SOURCE DOCUMENT

****

The hammer measures the rebound of a spring-loaded mass impacting against the surface of a sample. The test hammer hits the concrete at a defined energy. Its rebound is dependent on the hardness of the concrete and is measured by the test equipment. By reference to a conversion chart, the rebound value can be used to determine the concrete's compressive strength. When conducting the test, the hammer should be held at right angles to the surface, which in turn should be flat and smooth. The hammer comes with a small grinding stone to create a flat and smooth surface, before the test. The rebound reading will be affected by the orientation of the hammer: when used oriented upward (for example, on the underside of a suspended slab), gravity will increase the rebound distance of the mass, and vice versa for a test conducted on a floor slab. Schmidt hammer measurements are on an arbitrary scale ranging from 10 to 100 and a table gives the corresponding compression strength in kN/mm², MPa or psi.

Schmidt hammers are available from manufacturers in several different energy ranges, including (i) Type L-0.735 Nm impact energy, (ii) Type N-2.207 Nm impact energy, and (iii) Type M-29.43 Nm impact energy.

****

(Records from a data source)
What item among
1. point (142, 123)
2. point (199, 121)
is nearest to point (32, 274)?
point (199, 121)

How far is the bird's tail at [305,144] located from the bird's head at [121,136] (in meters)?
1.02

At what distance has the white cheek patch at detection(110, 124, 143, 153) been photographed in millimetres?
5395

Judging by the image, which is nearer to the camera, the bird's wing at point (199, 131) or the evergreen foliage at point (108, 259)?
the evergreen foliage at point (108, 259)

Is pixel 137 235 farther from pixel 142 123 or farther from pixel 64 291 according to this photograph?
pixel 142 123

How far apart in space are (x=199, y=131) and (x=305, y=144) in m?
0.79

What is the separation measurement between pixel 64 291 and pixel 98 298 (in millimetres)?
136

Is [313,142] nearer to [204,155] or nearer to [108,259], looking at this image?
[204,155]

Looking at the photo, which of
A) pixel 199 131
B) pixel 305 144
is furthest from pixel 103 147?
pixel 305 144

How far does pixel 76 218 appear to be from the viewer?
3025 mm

****

WORK REQUEST A
From the Schmidt hammer text, extract the passage between "Schmidt hammers are" and "Nm impact energy.", inclusive.
WORK REQUEST B
Name every hammer type listed in the Schmidt hammer text and give the impact energy of each.

TASK ANSWER A
Schmidt hammers are available from manufacturers in several different energy ranges, including (i) Type L-0.735 Nm impact energy, (ii) Type N-2.207 Nm impact energy, and (iii) Type M-29.43 Nm impact energy.

TASK ANSWER B
Type L: 0.735 Nm
Type N: 2.207 Nm
Type M: 29.43 Nm